I thought I had cemented the whole issue of the nationalization of the
cement industry, but the level of improvisation and ignorance is so
high that I have to revisit the issue maybe for the last time.
First, as I mentioned in the earlier post, President Chavez said
yesterday that he was only going to nationalize those cement companies
that used to be owned by the Government and were privatized. Except
that oops, that leeaves no company to be nationalized, as none of the
three companies in foreign hands was ever owned by the Government. The
only company that was ever in Government hands was Cementos
Andinos, which was nationalized last year. So, Government officials had
to backtrack a little today, without clarifying that Chavez never knew
what he was talking about,
Then, the President’s ignorance was matched by that of the Minister of
Energy and Mines and the man now in charge of food, oil, cement and
what have you, Rafael Ramirez. Ramirez said that the Government would
like to have a “minimum” of 60% of the cement companies, which is as
nonsensical as they come.
First of all, I doubt that any of the foreign companies that control
these cement companies in Venezuela would like to remain as partners
with a Government with little experience with the cement industry, but
Ramirez seems to ignore a small part of the equation: The Law, in this
case the Capital Markets Law.
You see, in order to protect minority shareholders, the Venezuelan
Capital Markets Law establishes that the entity trying to take control
of a public company, in this case the Government, has to tender for 100%
of the shares of the company.
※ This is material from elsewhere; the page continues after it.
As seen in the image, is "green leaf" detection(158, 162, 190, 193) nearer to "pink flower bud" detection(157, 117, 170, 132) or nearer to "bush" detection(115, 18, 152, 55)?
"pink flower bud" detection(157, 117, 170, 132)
Thus, it is not up to Ramirez, Chavez or
the Government to decided they want a minimum of 60% or not, they have
to tender for all the shares and the people will decide whether they
hand them over or not, you can’t force them.If only 52% tender, tough luck, it’s the law.
But of course, nobody wants to be partners with companies of a “social”
nature, managed by an incompetent Government and Cemex and Lafarge (the owners of the two public companies)
are likely to tender their 80%+ stakes in their companies and most other
minority shareholders are likely to do the same.
The problem is that Rafael Ramirez in his ignorance wants to make
grandiose nationalistic statements that collide with Venezuelan
legislation, but he does not now better, he just has a limited
experience with PDVSA and his failed policies of the last years. So,
you can’t ask for much more.
Al of these statements are so confusing and contradictory, that in any
other country if the Government were a private company, it would be
fined by regulatory authorities for misleading and confusing statements
that hinder the ability of investors to make rational decisions and may
have induced some to lose money in the process.
But ignorance rules in Venezuela since 1998 and such matters, as the
rights of investors or citizens for that matter are simply irrelevant.
The revolution is above it all, including knowledge and people’s rights.